Exercise data >>
((

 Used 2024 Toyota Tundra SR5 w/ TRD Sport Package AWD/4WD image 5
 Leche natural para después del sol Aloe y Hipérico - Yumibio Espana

))
((

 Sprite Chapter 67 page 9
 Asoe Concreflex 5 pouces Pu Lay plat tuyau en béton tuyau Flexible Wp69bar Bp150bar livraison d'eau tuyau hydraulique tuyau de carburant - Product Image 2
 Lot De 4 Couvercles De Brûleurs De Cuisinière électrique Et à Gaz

))

Please reproduce the records word for word, starting at the line that has "Used 2024 Toyota" and ending after the line that has "Leche natural para".

Solution for this problem >>
 Used 2024 Toyota Tundra SR5 w/ TRD Sport Package AWD/4WD image 5
 Leche natural para después del sol Aloe y Hipérico - Yumibio Espana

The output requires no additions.